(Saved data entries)
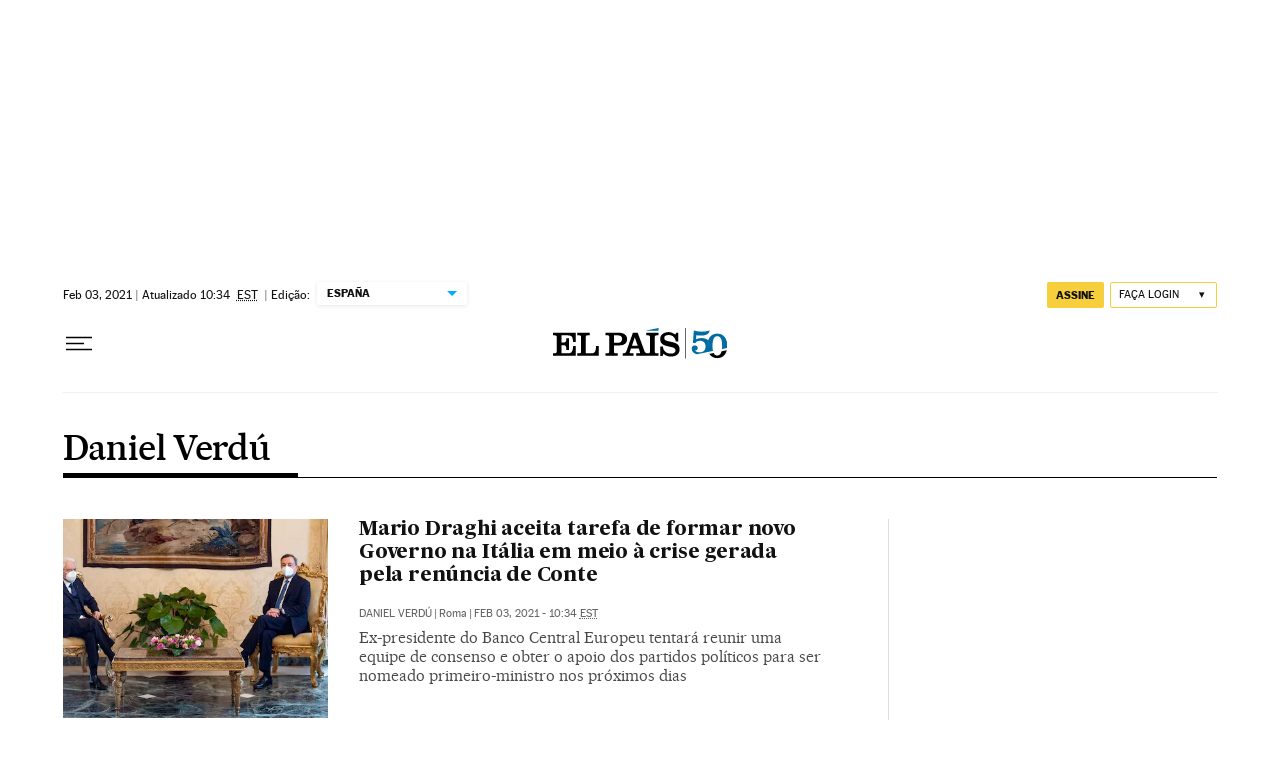

--- FILE ---
content_type: application/javascript; charset=utf-8
request_url: https://fundingchoicesmessages.google.com/f/AGSKWxWbTUpHBB8z3kI1LwbptwWjlBaupLzTMEMzWPjSF163DKe6SngD2vVI20JvQITxIJOuUR_orqt4_eQNEobgHv-f38MGdcVXygrrx-JZnKOaLc0O3d2UFS4GEk6t-009kk04DWkCfrXdtMqHhmJbN79c6dBQwFny_7qKVmfJjGOSJPH0hd_od0RO4zCU/_/index-ad-/AdNewsclip15./advertisment4./ad728x90-/750x100.
body_size: -1290
content:
window['acfcc08f-c25b-491c-b19b-765c3f9d330b'] = true;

■ Requirement
What is needed is an exact printout of every record above, with the pictures left out.

■ Final answer
--- FILE ---
content_type: application/javascript; charset=utf-8
request_url: https://fundingchoicesmessages.google.com/f/AGSKWxWbTUpHBB8z3kI1LwbptwWjlBaupLzTMEMzWPjSF163DKe6SngD2vVI20JvQITxIJOuUR_orqt4_eQNEobgHv-f38MGdcVXygrrx-JZnKOaLc0O3d2UFS4GEk6t-009kk04DWkCfrXdtMqHhmJbN79c6dBQwFny_7qKVmfJjGOSJPH0hd_od0RO4zCU/_/index-ad-/AdNewsclip15./advertisment4./ad728x90-/750x100.
body_size: -1290
content:
window['acfcc08f-c25b-491c-b19b-765c3f9d330b'] = true;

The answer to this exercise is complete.